Friday, 20 January 2012

Recent books for pleasure (redux)


Okay, okay, so I've not been that good at keeping you up to date about my 'leisure reading'. It's important to do this, I find, when you read books for work every day. If you don't then read for pleasure, the words all kind of merge together on the page. Something different but allied is always best, to keep you awake but away from tomes about governance, national identity, 'Britishness' and complexity (not necessarily in that order)!

Anyway, so this is what I've read with profit this last quarter:

Simon Winchester, Atlantic: A Vast Ocean of a Million Stories (2010) (and above). This was great. I've not always enjoyed Winchester's work before, finding the combination of a micro-study with macro-reflections tiring to read. But this is excellent - personal, reflective, vigorous and varied in its story telling. A bit of an unexpected treat.

Ryszard Kapuscinski, Travels with Herodotus (2007). This is lovely too, full of vignettes about the post-war world by the greatest of all travel writers. I found the Herodotus trope a bit contrived and I lost the thread sometimes, but you know what? I think that was my fault.

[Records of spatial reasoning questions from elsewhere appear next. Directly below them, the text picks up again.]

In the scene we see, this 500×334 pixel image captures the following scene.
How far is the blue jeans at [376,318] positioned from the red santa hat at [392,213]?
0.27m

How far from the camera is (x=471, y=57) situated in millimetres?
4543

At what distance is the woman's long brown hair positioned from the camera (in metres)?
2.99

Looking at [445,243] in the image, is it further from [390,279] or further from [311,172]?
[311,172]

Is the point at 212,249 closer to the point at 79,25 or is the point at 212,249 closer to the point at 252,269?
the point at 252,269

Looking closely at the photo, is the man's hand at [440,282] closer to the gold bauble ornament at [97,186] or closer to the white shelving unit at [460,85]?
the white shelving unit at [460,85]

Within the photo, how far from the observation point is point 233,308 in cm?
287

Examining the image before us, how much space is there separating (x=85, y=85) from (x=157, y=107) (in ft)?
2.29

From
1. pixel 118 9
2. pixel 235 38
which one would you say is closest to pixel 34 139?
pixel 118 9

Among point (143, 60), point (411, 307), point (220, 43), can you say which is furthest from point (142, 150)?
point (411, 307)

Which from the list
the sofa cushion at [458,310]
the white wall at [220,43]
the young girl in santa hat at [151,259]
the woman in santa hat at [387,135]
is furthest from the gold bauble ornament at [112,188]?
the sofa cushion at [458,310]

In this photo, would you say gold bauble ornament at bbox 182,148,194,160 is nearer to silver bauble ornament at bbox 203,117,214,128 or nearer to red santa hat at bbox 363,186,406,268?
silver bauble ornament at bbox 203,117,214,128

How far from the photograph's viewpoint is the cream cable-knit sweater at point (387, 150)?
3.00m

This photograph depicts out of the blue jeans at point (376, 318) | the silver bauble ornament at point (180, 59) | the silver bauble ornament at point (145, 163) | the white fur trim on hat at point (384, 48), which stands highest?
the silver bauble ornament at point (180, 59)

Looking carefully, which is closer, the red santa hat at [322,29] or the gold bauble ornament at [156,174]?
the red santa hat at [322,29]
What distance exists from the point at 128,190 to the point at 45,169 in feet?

Nassim Nicholas Taleb, The Black Swan: The Impact of the Highly Improbable (2007). There are some great stories here - counter-intuitive examples about how we don't think unlikely things can happen. Almost impossible things go on, of course, all the time. But how do we spot them? Taleb isn't as clear about this, but I suppose that would be the real trick.

Kate Atkinson, Started Early, Took My Dog (2010). This is more like it. I loved this, like I loved all the other 'Jackson Brodie' novels. Now there was less Brodie in this one, and more retired-policewoman-and-enigmatic-non-talking-girl. It was still a lovely piece of story telling that managed to be warm and sinister at the same time. Quite a feat.

Howard Jacobson, The Finkler Question (2010). Elderly North London Jewish guys ruminate about life, love, politics and betrayal. I think I missed some of the references, and I got the distinct impression that this book wasn't aimed at me, but it was still elegiac, moving and clever.

Michael Moorcock, The Coming of the Terraphiles (2010). A bit of a guilty pleasure this one, and a present. But Doctor Who? Cricket? Inter-galactic pirates? Aristocratic inter-stellar tourists? Lovely. A bit of crazy New SF comes to Doctor Who - better on the ideas front than the writing, but you can't have everything.

Alwyn Turner, The Man Who Invented the Daleks: The Strange Worlds of Terry Nation (2011). Also excellent, though better for context than in getting inside Nation's head... not only Doctor Who, but The Avengers, Survivors and Blake's Seven covered, and none the worse for it. Now turning my mind to 'A History of the Future in Twentieth Century' Britain, Nation's professional (though not personal) pessimism about that future will be a key strand.

So there we have it - some work themes interspaced with some fun. Ideal.